Dwayne W. Prescott is an American politician. He is a Republican politician representing District 17 in the Maine House of Representatives.

== Political career ==

In 2014, Prescott ran for election to represent District 17 in the Maine House of Representatives. He defeated write-in candidate David Woodsome in the Republican primary, and the winner of the Democratic primary withdrew from the race, leaving Prescott unopposed in the general election. In 2016, Prescott defeated Democratic challenger Gerry Gibson, and in 2018 the winner of the Democratic primary (this time David Buck) again withdrew before the general election. Prescott is running for re-election again in 2020.

As of October 2020, Prescott sits on the following committees:
- Health Coverage, Insurance and Financial Services (Ranking Member)
- Bills in the Second Reading
- Engrossed Bills

=== Electoral record ===

2014 Republican primary: Maine House of Representatives, District 17
| Party |  | Candidate | Votes | % |
|---|---|---|---|---|
|  | Republican | Dwayne Prescott | 156 | 52.7% |
|  | Republican | David Woodsome (write-in) | 140 | 47.3% |

Prescott was unopposed in the 2014 general election, because Democrat Elaine Plourde withdrew.

Prescott was unopposed in the 2016 Republican primary.
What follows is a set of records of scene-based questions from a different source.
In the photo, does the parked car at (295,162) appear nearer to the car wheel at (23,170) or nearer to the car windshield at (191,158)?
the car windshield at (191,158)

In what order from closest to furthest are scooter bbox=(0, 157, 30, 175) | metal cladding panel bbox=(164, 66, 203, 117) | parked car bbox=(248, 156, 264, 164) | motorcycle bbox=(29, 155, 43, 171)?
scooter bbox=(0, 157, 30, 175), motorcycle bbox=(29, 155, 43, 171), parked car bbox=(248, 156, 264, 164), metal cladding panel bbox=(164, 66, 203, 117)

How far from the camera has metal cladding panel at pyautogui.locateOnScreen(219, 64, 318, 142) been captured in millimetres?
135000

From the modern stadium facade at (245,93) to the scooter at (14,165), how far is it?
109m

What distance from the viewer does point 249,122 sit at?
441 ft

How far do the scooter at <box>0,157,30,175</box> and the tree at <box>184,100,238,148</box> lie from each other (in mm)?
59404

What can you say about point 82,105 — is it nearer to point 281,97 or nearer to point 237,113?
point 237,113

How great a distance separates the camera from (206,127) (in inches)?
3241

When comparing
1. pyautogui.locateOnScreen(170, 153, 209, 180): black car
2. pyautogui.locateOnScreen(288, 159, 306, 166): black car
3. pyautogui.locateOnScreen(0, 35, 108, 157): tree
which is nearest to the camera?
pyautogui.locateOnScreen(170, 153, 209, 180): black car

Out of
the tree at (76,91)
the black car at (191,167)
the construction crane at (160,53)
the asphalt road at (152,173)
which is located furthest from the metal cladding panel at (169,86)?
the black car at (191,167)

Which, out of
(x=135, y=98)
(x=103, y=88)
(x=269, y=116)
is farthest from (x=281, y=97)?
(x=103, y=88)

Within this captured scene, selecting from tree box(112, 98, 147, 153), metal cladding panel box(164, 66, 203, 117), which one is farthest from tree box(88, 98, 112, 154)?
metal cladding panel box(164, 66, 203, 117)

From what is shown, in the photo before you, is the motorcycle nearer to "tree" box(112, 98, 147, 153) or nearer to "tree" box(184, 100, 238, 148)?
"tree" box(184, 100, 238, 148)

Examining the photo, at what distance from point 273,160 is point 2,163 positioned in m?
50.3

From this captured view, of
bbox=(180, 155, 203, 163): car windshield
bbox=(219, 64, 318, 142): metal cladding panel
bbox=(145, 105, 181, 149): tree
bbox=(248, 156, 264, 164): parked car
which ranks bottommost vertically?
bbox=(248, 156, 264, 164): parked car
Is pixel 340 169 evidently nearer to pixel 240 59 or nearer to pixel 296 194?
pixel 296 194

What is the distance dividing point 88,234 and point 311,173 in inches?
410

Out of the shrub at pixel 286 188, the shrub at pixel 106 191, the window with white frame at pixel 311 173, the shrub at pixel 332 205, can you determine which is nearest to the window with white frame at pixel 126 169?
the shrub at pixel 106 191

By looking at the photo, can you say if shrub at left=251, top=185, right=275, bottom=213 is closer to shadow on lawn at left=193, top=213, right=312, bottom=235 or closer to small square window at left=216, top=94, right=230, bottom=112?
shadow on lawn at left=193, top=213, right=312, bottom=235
2016 general election: Maine House of Representatives, District 17
| Party |  | Candidate | Votes | % |
|---|---|---|---|---|
|  | Republican | Dwayne Prescott | 2,766 | 57.8% |
|  | Democratic | Gerry Gibson | 1,757 | 36.7% |
|  |  | Blank | 264 | 5.5% |

In 2018, Prescott was unopposed in the Republican primary, and also unopposed in the general election, because Democrat David Buck withdrew.